A person does not need a plethora of charts and graphs to gain a basic understanding of relationships between fed actions, fed funds rates, financial markets, and economic activity.
First, the Fed does not “set” interest rates in any market, including the fed funds market. Interest rates consist of the ratio of future money to current money. As a ratio— calculated from two independent variables — an interest rate is a dependent variable. No one can set or determine any interest rate directly. One or more of the dependent variables must change for an interest rate to change.
Second, participation in the Fed funds market is limited to financial institutions that have accounts with the Fed. As a closed market, the total number of dollars borrowed equals the total number of dollars lent. Net lending in the fed funds market equals zero. Thus, the level of total excess reserves does not affect rates.
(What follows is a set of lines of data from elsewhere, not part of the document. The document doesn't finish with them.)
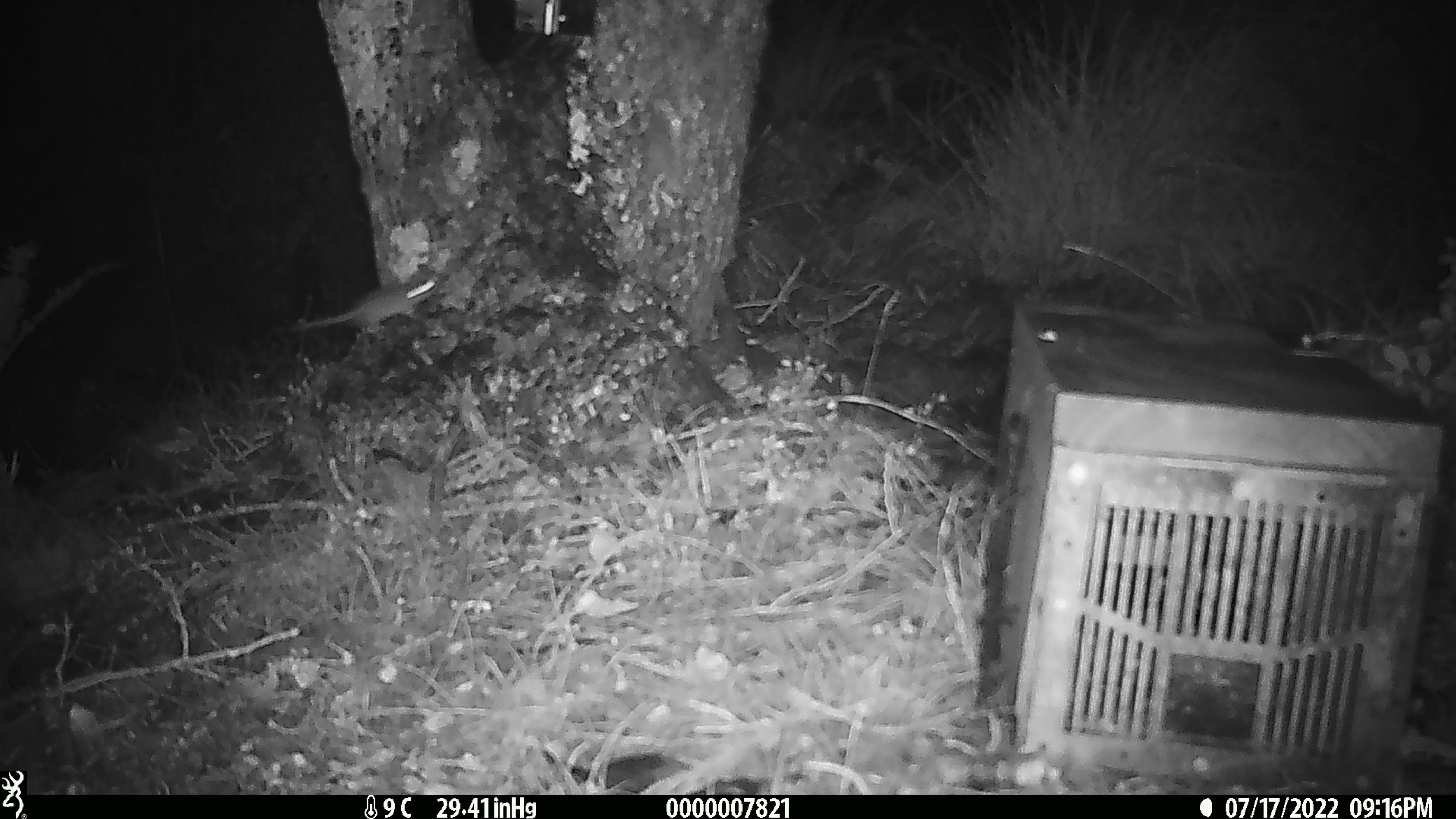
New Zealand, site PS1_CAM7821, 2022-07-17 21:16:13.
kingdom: Animalia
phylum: Chordata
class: Mammalia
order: Rodentia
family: Muridae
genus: Mus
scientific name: Mus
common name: mouse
Mouse (Mus).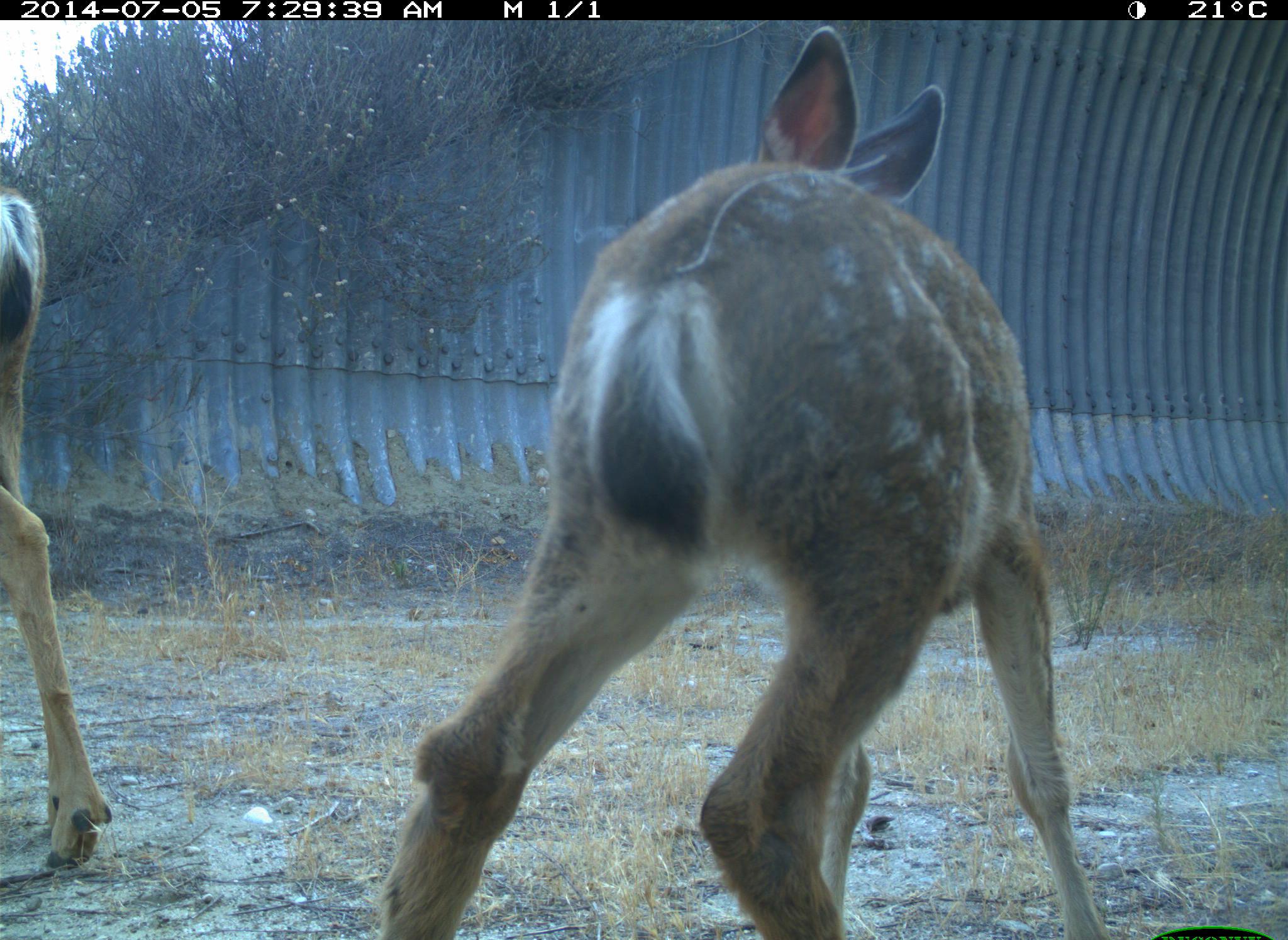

It’s the interbank imbalances in reserve accounts that cause fed funds borrowing. So what determines interest rates?
Third, because of the closed nature of the Fed funds market, the Fed funds rate is determined by the relative levels of excess reserves between banks in the system. To discover the determinants of fed funds rates, you must examine the factors affecting those relative excess reserve balances. Those factors can include Fed open market activities, which either increase or decrease excess reserves in individual banks; the demand for bank funds (i.e., deposit liabilities); or the willingness of banks to create more deposits for the purchase of notes.
Fourth, with a banking system awash in excess reserves, what would cause rates to change? How many securities would the Fed need to sell to have the slightest effect on the Fed funds rate? A lot. Simply announcing a rate hike does not change that. The Fed funds rate is zero because banks don’t need reserves. Fed action has not changed that.